[WORK INSTRUCTIONS]
Leaving the images out, output each entry below exactly.

(Beginning of DATA LISTING)

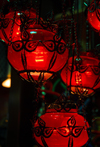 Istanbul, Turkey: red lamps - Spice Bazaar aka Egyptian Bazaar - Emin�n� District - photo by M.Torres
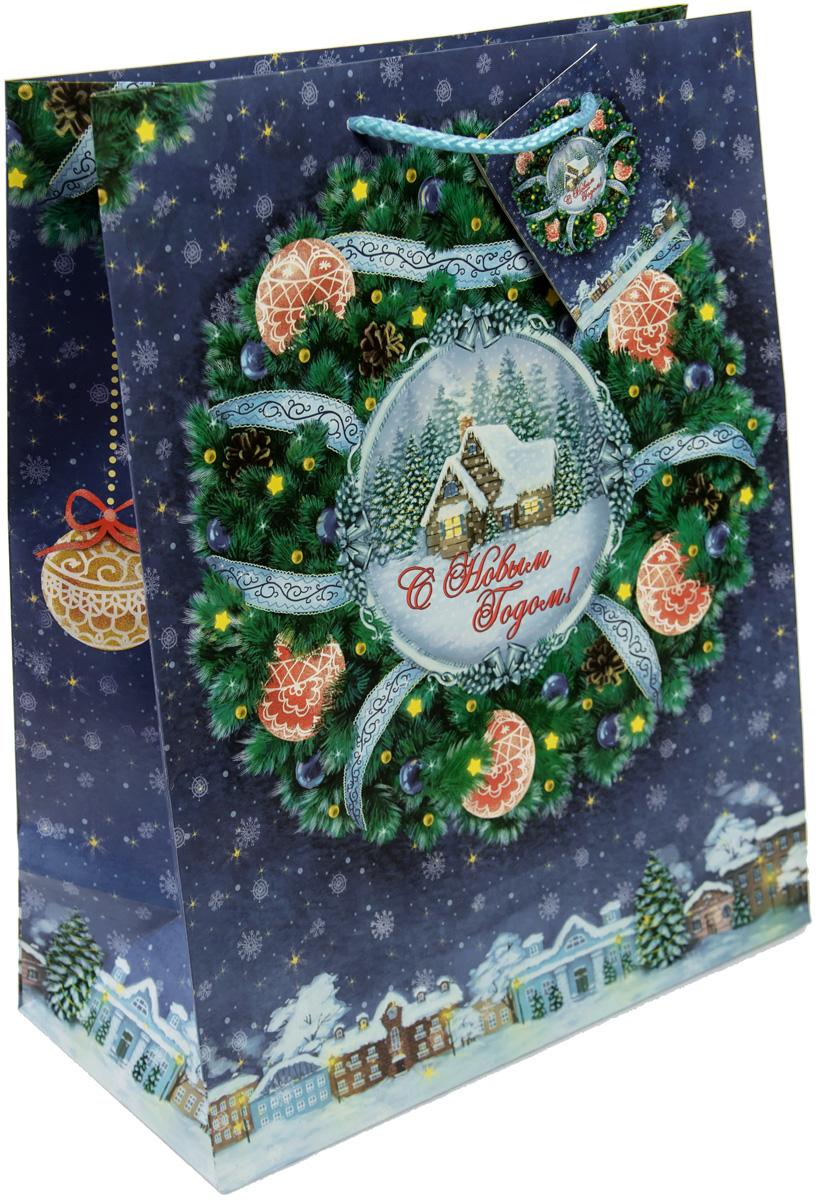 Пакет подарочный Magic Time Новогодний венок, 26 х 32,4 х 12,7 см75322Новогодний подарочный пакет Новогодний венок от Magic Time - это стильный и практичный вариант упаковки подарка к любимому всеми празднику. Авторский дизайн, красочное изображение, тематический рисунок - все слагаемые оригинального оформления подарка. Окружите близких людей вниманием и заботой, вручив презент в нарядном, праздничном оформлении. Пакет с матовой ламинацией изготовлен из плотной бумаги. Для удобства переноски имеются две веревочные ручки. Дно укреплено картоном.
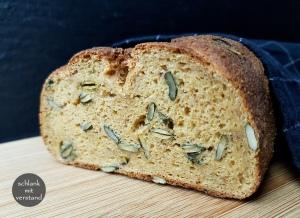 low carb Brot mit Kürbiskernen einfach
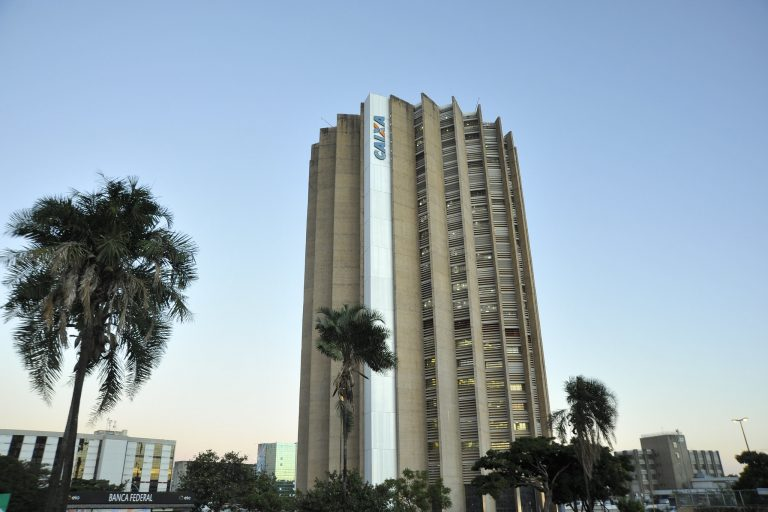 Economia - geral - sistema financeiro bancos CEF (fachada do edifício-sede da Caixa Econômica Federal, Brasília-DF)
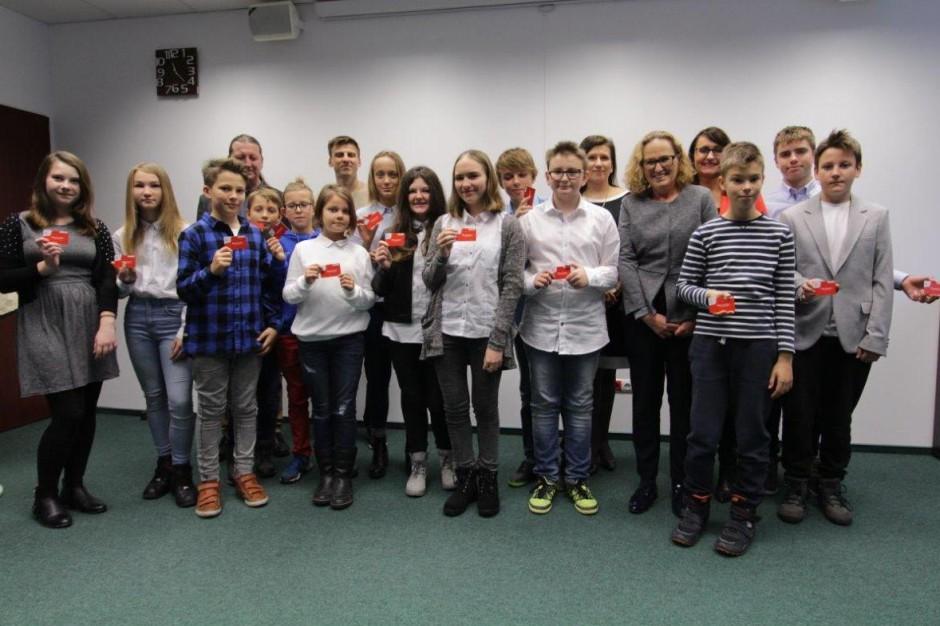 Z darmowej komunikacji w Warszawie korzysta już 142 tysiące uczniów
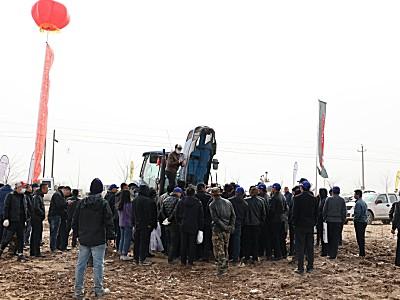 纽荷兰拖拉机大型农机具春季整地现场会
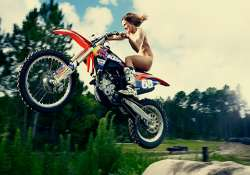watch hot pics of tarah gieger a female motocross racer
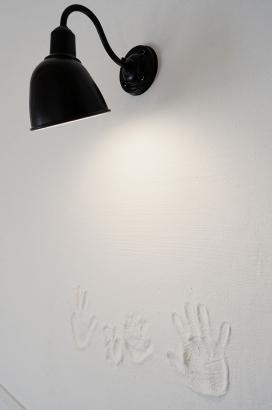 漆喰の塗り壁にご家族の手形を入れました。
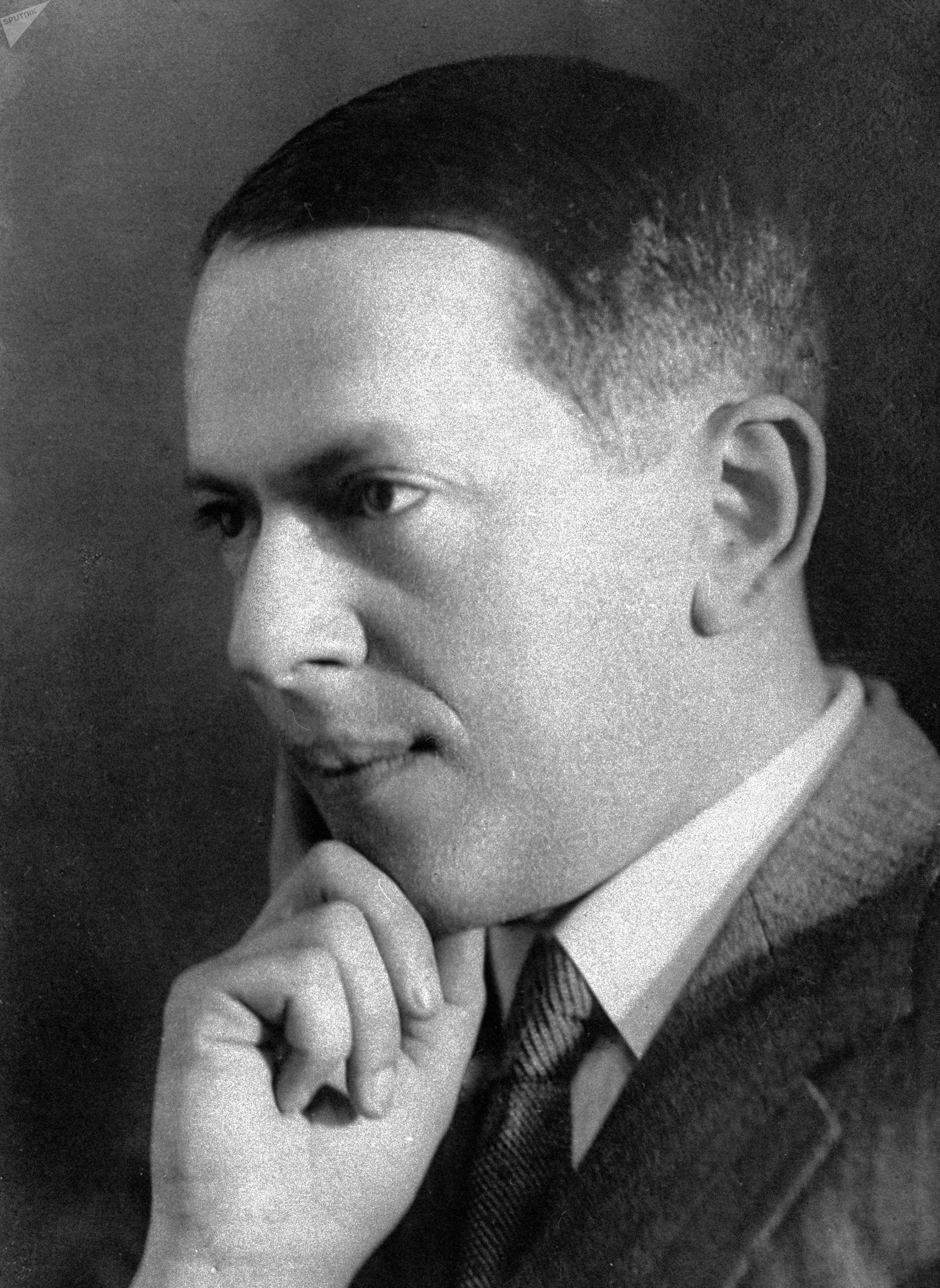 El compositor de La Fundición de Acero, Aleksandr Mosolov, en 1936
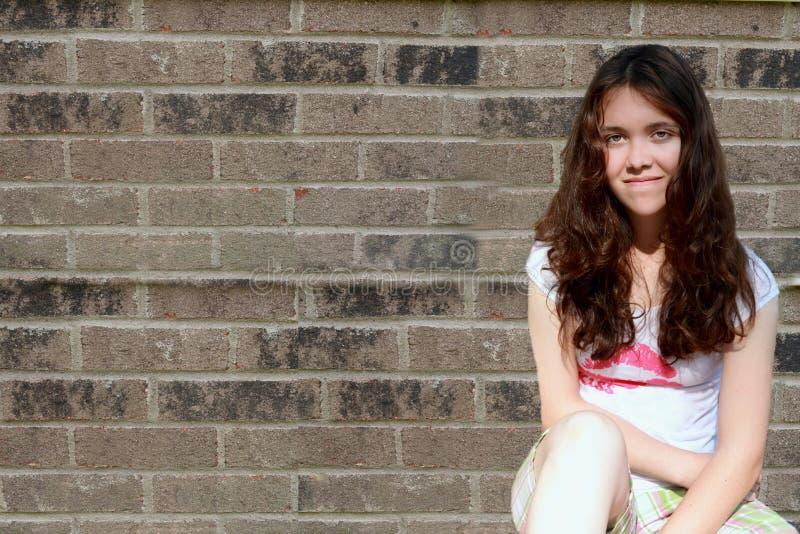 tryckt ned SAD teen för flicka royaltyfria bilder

(End of DATA LISTING)

[COMPLETED EXERCISE]
 Istanbul, Turkey: red lamps - Spice Bazaar aka Egyptian Bazaar - Emin�n� District - photo by M.Torres
 Пакет подарочный Magic Time Новогодний венок, 26 х 32,4 х 12,7 см75322Новогодний подарочный пакет Новогодний венок от Magic Time - это стильный и практичный вариант упаковки подарка к любимому всеми празднику. Авторский дизайн, красочное изображение, тематический рисунок - все слагаемые оригинального оформления подарка. Окружите близких людей вниманием и заботой, вручив презент в нарядном, праздничном оформлении. Пакет с матовой ламинацией изготовлен из плотной бумаги. Для удобства переноски имеются две веревочные ручки. Дно укреплено картоном.
 low carb Brot mit Kürbiskernen einfach
 Economia - geral - sistema financeiro bancos CEF (fachada do edifício-sede da Caixa Econômica Federal, Brasília-DF)
 Z darmowej komunikacji w Warszawie korzysta już 142 tysiące uczniów
 纽荷兰拖拉机大型农机具春季整地现场会
watch hot pics of tarah gieger a female motocross racer
 漆喰の塗り壁にご家族の手形を入れました。
 El compositor de La Fundición de Acero, Aleksandr Mosolov, en 1936
 tryckt ned SAD teen för flicka royaltyfria bilder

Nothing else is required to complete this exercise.